▶ [AIM OF THE TASK]: Nothing in the records should change; write them all out again.

▶ [DATA LISTING]:
──────────────────────────────
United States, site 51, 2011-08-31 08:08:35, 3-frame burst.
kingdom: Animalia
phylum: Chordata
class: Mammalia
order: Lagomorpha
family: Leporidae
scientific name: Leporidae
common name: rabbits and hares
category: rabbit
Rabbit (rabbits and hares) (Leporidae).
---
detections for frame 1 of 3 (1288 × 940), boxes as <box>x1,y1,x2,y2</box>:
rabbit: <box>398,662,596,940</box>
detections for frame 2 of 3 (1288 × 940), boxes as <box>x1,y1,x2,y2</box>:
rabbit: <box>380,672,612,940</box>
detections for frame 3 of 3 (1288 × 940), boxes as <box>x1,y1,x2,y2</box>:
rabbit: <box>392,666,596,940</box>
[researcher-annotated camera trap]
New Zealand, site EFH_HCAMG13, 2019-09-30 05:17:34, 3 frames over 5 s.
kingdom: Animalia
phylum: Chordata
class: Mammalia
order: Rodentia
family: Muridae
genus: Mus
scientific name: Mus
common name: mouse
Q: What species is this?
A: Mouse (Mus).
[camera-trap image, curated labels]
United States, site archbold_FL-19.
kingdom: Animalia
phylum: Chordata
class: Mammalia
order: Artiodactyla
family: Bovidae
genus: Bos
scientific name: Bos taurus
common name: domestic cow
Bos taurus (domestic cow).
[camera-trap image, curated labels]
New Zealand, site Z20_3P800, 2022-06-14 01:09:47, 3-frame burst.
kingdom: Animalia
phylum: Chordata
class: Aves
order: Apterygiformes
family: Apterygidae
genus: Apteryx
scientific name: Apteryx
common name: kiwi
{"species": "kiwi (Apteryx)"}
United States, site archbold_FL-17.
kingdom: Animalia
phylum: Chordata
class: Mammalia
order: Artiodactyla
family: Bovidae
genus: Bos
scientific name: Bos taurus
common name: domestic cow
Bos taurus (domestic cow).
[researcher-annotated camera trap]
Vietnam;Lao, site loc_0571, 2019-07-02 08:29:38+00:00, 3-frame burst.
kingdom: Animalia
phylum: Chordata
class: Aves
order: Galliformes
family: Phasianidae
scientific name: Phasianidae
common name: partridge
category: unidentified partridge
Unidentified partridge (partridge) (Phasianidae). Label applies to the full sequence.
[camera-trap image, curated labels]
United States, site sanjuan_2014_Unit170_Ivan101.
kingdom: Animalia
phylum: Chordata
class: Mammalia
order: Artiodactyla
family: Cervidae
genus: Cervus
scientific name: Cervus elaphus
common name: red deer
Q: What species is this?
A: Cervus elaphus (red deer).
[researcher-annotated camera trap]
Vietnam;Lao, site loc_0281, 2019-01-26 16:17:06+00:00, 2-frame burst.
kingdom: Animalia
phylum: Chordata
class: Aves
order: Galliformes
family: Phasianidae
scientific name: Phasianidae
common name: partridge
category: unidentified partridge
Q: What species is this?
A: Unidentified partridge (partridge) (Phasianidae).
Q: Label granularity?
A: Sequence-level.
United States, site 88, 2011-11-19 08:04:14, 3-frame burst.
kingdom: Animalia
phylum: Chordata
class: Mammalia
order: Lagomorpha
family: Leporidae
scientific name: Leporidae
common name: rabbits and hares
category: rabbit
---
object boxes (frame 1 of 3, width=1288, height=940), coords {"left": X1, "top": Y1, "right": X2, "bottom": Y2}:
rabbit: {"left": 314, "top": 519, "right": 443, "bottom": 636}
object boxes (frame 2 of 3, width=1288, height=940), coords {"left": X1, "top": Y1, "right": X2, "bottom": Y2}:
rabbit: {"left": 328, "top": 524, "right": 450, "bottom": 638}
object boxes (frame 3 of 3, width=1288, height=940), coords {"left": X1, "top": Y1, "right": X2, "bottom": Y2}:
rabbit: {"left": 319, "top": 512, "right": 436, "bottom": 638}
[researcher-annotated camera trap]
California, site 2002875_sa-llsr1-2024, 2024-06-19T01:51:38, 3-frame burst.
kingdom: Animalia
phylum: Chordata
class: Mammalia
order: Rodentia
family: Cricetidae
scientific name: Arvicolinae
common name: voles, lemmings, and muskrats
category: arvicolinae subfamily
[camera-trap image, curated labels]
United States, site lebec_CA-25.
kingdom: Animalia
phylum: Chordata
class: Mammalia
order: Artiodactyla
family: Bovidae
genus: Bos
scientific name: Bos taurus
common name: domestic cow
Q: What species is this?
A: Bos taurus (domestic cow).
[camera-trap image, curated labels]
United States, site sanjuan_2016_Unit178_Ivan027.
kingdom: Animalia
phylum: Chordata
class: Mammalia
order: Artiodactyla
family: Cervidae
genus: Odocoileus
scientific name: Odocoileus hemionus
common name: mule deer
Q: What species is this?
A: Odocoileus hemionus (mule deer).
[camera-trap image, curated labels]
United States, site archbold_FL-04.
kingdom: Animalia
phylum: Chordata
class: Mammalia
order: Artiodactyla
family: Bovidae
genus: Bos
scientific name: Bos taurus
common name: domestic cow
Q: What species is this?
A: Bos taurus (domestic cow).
──────────────────────────────
▶ [WRITTEN ANSWER]:
United States, site 51, 2011-08-31 08:08:35, 3-frame burst.
kingdom: Animalia
phylum: Chordata
class: Mammalia
order: Lagomorpha
family: Leporidae
scientific name: Leporidae
common name: rabbits and hares
category: rabbit
Rabbit (rabbits and hares) (Leporidae).
---
detections for frame 1 of 3 (1288 × 940), boxes as <box>x1,y1,x2,y2</box>:
rabbit: <box>398,662,596,940</box>
detections for frame 2 of 3 (1288 × 940), boxes as <box>x1,y1,x2,y2</box>:
rabbit: <box>380,672,612,940</box>
detections for frame 3 of 3 (1288 × 940), boxes as <box>x1,y1,x2,y2</box>:
rabbit: <box>392,666,596,940</box>
[researcher-annotated camera trap]
New Zealand, site EFH_HCAMG13, 2019-09-30 05:17:34, 3 frames over 5 s.
kingdom: Animalia
phylum: Chordata
class: Mammalia
order: Rodentia
family: Muridae
genus: Mus
scientific name: Mus
common name: mouse
Q: What species is this?
A: Mouse (Mus).
[camera-trap image, curated labels]
United States, site archbold_FL-19.
kingdom: Animalia
phylum: Chordata
class: Mammalia
order: Artiodactyla
family: Bovidae
genus: Bos
scientific name: Bos taurus
common name: domestic cow
Bos taurus (domestic cow).
[camera-trap image, curated labels]
New Zealand, site Z20_3P800, 2022-06-14 01:09:47, 3-frame burst.
kingdom: Animalia
phylum: Chordata
class: Aves
order: Apterygiformes
family: Apterygidae
genus: Apteryx
scientific name: Apteryx
common name: kiwi
{"species": "kiwi (Apteryx)"}
United States, site archbold_FL-17.
kingdom: Animalia
phylum: Chordata
class: Mammalia
order: Artiodactyla
family: Bovidae
genus: Bos
scientific name: Bos taurus
common name: domestic cow
Bos taurus (domestic cow).
[researcher-annotated camera trap]
Vietnam;Lao, site loc_0571, 2019-07-02 08:29:38+00:00, 3-frame burst.
kingdom: Animalia
phylum: Chordata
class: Aves
order: Galliformes
family: Phasianidae
scientific name: Phasianidae
common name: partridge
category: unidentified partridge
Unidentified partridge (partridge) (Phasianidae). Label applies to the full sequence.
[camera-trap image, curated labels]
United States, site sanjuan_2014_Unit170_Ivan101.
kingdom: Animalia
phylum: Chordata
class: Mammalia
order: Artiodactyla
family: Cervidae
genus: Cervus
scientific name: Cervus elaphus
common name: red deer
Q: What species is this?
A: Cervus elaphus (red deer).
[researcher-annotated camera trap]
Vietnam;Lao, site loc_0281, 2019-01-26 16:17:06+00:00, 2-frame burst.
kingdom: Animalia
phylum: Chordata
class: Aves
order: Galliformes
family: Phasianidae
scientific name: Phasianidae
common name: partridge
category: unidentified partridge
Q: What species is this?
A: Unidentified partridge (partridge) (Phasianidae).
Q: Label granularity?
A: Sequence-level.
United States, site 88, 2011-11-19 08:04:14, 3-frame burst.
kingdom: Animalia
phylum: Chordata
class: Mammalia
order: Lagomorpha
family: Leporidae
scientific name: Leporidae
common name: rabbits and hares
category: rabbit
---
object boxes (frame 1 of 3, width=1288, height=940), coords {"left": X1, "top": Y1, "right": X2, "bottom": Y2}:
rabbit: {"left": 314, "top": 519, "right": 443, "bottom": 636}
object boxes (frame 2 of 3, width=1288, height=940), coords {"left": X1, "top": Y1, "right": X2, "bottom": Y2}:
rabbit: {"left": 328, "top": 524, "right": 450, "bottom": 638}
object boxes (frame 3 of 3, width=1288, height=940), coords {"left": X1, "top": Y1, "right": X2, "bottom": Y2}:
rabbit: {"left": 319, "top": 512, "right": 436, "bottom": 638}
[researcher-annotated camera trap]
California, site 2002875_sa-llsr1-2024, 2024-06-19T01:51:38, 3-frame burst.
kingdom: Animalia
phylum: Chordata
class: Mammalia
order: Rodentia
family: Cricetidae
scientific name: Arvicolinae
common name: voles, lemmings, and muskrats
category: arvicolinae subfamily
[camera-trap image, curated labels]
United States, site lebec_CA-25.
kingdom: Animalia
phylum: Chordata
class: Mammalia
order: Artiodactyla
family: Bovidae
genus: Bos
scientific name: Bos taurus
common name: domestic cow
Q: What species is this?
A: Bos taurus (domestic cow).
[camera-trap image, curated labels]
United States, site sanjuan_2016_Unit178_Ivan027.
kingdom: Animalia
phylum: Chordata
class: Mammalia
order: Artiodactyla
family: Cervidae
genus: Odocoileus
scientific name: Odocoileus hemionus
common name: mule deer
Q: What species is this?
A: Odocoileus hemionus (mule deer).
[camera-trap image, curated labels]
United States, site archbold_FL-04.
kingdom: Animalia
phylum: Chordata
class: Mammalia
order: Artiodactyla
family: Bovidae
genus: Bos
scientific name: Bos taurus
common name: domestic cow
Q: What species is this?
A: Bos taurus (domestic cow).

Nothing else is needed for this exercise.